DATASET CONTENT ▸
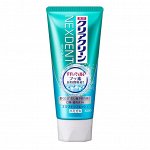 Зубная паста &quot;ClearClean Nexdent&quot; комплексного действия для профилактики кариеса с микрогранулами (экстра свежесть) 120 г / 48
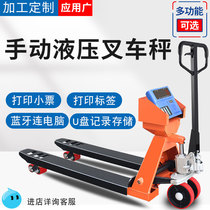 Shanghai Yaohua manual hydraulic forklift scale 2t3 tons wireless Bluetooth with small ticket adhesive printing weighing ground beef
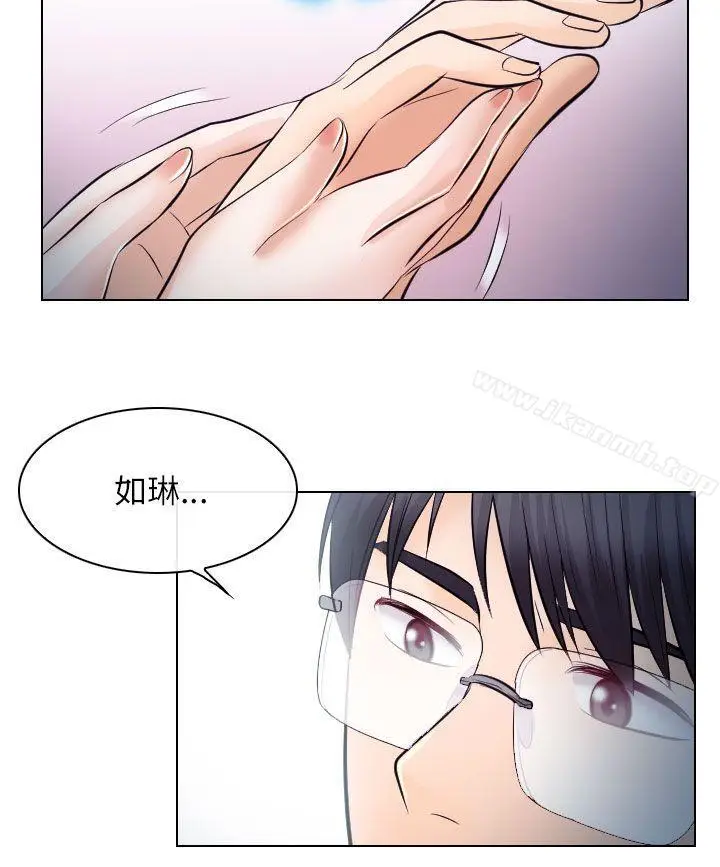 漫画《出轨》第20话第23张图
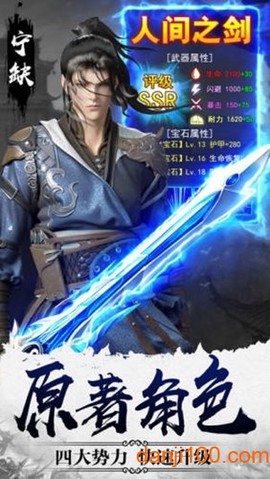 新九州行截图2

EXERCISE OBJECTIVE ▸
The data is to be printed again exactly, but without its pictures.

EXERCISE SOLUTION ▸
 Зубная паста &quot;ClearClean Nexdent&quot; комплексного действия для профилактики кариеса с микрогранулами (экстра свежесть) 120 г / 48
 Shanghai Yaohua manual hydraulic forklift scale 2t3 tons wireless Bluetooth with small ticket adhesive printing weighing ground beef
 漫画《出轨》第20话第23张图
 新九州行截图2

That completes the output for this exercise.